5. Kyron
KYRON
I was at the bank before I admitted to myself that was where I was going.
I’d told myself I was checking the tie-off on the canoe.
The canoe was fine. I’d checked it last night and it had been fine then too, but I walked down to the bank in the gray early light with my coffee and checked it again.
Then I stood there looking at the river.
That was apparently what I was doing now.
She came down the path about twenty minutes later.
Barefoot, mug in both hands, hair loose.
The same way she’d come every morning this week—like she had nowhere else to be.
Like the river was the only appointment that mattered.
She picked her way down the slope without hurrying, settling beside me on the bank close enough that her shoulder pressed against my arm.
I knew she was leaving today. I’d known it all week.
I’d treated it the way I treated every other fixed point on the river—the put-in, the takeout, the hazard you logged before you ever got in the boat so you weren’t surprised by it.
You ran the section accordingly. You didn’t argue with the takeout.
The takeout was Sunday. It had always been Sunday.
The denial wasn’t working as well this morning as it had been.
The heron was out early, working the shallows downstream, and the river was running clear after two days without rain. Good conditions. The outfitter would be busy by nine.
She said, “This was the best week I’ve had in longer than I can remember.”
“I’m glad,” I said.
She looked at me. I could feel it without turning—that sharp-eyed look she had, the one that felt like being seen all the way through. Like she was checking something against what she already knew.
I looked at the river.
She was waiting for something. I knew that too.
I was good at reading people, and now I was especially good at reading her.
She was waiting for me to say something that would change things, and I had things I could have said.
I was aware of them the way you were aware of a current running under still water—present, moving, doing something underneath the surface.
I didn’t say them.
I’d stopped asking people to stay a long time ago. Not because I’d decided to. Not after any single thing that happened. But because I’d learned the way you learned most true things—slowly, through repetition.
People had their lives and their plans and their big summers coming up. They moved toward those things the way the river moved toward the sea. It wasn’t a judgment. It was just how it went.
I wasn’t going to ask her to stay.
We sat there until the light was fully up and her mug was empty. At one point, Sunnie appeared on the cabin deck above us, looked down, and went back inside without saying anything. Good instincts, that one.
Suri stood up and brushed the bank from the backs of her legs. She looked at the river one more time—the long, memorizing look of someone storing something away—and then she looked at me.
"Sunnie's not coming back with me. She met someone." Her mouth did a small thing that wasn't quite a smile. "I'll be driving home alone."
I'd wondered. The blue sedan had been the only car at the cabin yesterday evening when I'd run the south section, and the deck had been quiet for two days running.
"Kyron."
"Drive safe," I said.
Her expression shifted slightly—a slight wince that was barely detectable. Then she nodded once and went back up the path to the cabin. I watched her go and didn't say anything else. There wasn't anything else to say that would have made it better.
I was at the outfitter by seven.
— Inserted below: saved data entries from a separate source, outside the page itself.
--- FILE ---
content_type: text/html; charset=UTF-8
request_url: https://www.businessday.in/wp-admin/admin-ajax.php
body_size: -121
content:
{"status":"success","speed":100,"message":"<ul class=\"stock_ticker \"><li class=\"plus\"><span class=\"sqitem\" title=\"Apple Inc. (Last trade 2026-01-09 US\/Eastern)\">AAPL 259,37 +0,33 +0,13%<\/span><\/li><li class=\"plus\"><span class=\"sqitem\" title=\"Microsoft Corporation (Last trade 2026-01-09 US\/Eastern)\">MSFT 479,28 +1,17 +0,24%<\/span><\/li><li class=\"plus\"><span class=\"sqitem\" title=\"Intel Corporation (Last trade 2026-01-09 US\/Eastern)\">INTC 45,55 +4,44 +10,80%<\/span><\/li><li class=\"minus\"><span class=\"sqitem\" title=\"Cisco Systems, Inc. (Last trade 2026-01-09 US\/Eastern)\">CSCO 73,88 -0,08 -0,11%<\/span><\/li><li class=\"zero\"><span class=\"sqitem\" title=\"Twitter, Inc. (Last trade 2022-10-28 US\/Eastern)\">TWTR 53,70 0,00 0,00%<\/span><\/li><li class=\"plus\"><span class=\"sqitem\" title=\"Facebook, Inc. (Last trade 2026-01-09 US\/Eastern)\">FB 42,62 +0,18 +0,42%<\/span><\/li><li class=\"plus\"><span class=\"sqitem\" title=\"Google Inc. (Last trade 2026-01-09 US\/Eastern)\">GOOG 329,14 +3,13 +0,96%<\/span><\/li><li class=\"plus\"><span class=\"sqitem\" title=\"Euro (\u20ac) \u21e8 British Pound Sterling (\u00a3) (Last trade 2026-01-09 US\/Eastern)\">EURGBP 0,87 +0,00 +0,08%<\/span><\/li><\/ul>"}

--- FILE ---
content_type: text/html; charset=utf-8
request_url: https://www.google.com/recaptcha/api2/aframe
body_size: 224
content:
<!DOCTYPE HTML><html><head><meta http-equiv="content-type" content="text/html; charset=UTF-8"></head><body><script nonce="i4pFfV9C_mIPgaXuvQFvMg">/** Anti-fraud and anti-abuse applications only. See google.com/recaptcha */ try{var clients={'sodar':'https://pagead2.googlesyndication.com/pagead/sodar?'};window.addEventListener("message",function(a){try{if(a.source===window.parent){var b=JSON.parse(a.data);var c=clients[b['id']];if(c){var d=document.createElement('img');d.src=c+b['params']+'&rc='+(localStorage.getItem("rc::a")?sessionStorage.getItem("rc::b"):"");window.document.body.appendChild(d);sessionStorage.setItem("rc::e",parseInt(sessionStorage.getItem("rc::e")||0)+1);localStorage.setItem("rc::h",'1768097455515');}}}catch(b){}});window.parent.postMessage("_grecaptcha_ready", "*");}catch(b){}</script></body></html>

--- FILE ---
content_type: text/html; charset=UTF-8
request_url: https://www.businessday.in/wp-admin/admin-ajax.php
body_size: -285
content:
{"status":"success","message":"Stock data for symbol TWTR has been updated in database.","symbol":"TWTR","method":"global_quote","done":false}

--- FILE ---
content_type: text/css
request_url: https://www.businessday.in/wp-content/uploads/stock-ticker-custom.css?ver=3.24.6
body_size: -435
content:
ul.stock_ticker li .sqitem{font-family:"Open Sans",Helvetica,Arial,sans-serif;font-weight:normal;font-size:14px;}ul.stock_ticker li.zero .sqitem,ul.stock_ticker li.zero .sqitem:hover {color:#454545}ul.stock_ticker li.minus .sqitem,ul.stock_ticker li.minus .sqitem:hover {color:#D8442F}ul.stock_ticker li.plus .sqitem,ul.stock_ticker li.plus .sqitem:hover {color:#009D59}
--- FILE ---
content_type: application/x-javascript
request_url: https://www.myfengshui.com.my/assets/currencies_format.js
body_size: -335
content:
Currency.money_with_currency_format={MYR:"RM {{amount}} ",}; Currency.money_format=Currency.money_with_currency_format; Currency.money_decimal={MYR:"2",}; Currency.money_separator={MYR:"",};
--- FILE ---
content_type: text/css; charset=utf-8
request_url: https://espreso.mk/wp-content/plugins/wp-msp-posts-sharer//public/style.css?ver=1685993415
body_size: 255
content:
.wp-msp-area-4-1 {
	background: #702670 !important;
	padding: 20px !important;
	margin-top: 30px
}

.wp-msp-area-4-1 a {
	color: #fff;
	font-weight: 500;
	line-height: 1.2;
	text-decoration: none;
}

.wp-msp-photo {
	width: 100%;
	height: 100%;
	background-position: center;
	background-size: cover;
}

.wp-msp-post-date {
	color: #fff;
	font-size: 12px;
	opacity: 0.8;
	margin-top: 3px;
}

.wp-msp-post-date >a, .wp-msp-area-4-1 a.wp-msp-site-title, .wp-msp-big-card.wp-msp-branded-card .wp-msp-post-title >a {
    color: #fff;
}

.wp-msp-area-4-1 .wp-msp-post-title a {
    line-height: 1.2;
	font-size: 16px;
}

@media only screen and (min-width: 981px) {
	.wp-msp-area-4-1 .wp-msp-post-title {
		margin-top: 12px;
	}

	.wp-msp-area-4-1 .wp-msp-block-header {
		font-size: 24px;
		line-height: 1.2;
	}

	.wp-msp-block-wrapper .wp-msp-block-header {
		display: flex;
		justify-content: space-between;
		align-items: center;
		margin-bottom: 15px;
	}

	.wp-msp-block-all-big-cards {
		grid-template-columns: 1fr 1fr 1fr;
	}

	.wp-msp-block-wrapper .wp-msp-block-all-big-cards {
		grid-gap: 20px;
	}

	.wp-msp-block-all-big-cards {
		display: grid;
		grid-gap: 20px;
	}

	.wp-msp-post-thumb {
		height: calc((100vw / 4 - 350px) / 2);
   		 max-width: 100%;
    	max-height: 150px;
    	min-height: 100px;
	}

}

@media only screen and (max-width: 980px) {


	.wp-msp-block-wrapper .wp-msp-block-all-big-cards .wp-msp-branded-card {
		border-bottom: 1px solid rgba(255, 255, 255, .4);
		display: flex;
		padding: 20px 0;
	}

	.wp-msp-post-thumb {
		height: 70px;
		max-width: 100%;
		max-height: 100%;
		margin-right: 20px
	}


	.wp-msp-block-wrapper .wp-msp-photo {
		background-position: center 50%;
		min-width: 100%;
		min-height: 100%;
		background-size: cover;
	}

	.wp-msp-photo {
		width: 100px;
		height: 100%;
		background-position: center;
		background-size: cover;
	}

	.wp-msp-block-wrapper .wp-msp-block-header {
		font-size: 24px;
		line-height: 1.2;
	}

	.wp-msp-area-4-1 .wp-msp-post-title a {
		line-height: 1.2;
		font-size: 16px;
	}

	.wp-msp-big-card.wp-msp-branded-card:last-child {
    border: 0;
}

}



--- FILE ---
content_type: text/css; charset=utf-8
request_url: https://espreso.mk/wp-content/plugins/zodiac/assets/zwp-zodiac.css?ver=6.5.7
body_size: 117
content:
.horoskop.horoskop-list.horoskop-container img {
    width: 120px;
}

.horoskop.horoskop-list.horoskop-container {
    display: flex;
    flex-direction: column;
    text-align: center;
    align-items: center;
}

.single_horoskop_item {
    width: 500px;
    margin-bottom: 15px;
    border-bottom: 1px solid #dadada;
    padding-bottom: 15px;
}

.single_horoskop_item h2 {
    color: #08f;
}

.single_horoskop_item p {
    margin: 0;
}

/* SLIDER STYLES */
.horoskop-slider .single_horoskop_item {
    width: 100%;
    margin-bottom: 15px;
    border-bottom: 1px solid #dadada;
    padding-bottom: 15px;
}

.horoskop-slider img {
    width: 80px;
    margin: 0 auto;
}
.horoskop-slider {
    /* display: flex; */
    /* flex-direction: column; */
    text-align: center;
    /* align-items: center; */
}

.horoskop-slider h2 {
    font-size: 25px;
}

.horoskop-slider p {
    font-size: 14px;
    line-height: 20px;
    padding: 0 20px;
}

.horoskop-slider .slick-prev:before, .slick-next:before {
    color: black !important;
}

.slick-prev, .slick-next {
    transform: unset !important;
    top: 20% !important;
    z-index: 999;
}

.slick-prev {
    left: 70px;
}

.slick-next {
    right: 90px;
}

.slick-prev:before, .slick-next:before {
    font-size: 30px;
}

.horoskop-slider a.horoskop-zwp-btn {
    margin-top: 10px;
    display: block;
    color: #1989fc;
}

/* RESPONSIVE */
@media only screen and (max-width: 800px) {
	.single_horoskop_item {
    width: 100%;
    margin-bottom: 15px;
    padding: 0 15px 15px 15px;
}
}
Equipment check, schedule board, the first customer trip loaded and ready to go by 8:45.
A blue sedan passed on the road above the river at 9:15, heading out from the direction of the Alderman cabin.
I didn’t need to confirm who was driving.
I went and checked the dry bag fittings because the dry bag fittings always needed checking.
A week and a half passed the same way. Solo paddles after the last trip cleared, the same section, the same evening light. I ran it with the same steady stroke I always used. I told myself there was no reason to stop at the quiet bend.
I stopped there twice.
On the south bank, the honeysuckle was still climbing everything, scenting the whole channel with that heavy sweetness that got into the back of your throat. I sat in the canoe both times and looked at the bank and then paddled back to the outfitter.
Ross noticed. He had the sense not to say anything. Cade noticed too—I could tell by the way he found somewhere else to look. He’d been in approximately this situation himself not long ago. I didn’t bring it up. Neither did he.
I started going by the Alderman cabin every evening. I was running the south section and the cabin was on the south section. It was just part of the route. That was what I told myself, anyway.
The back deck was empty. The chairs were turned in the way they turned them when the cabin was closed between guests. The mug hooks were bare. The whole thing was quiet, waiting for the next vacationers.
I paddled past without stopping.
The deck was empty the next evening too. And the one after that.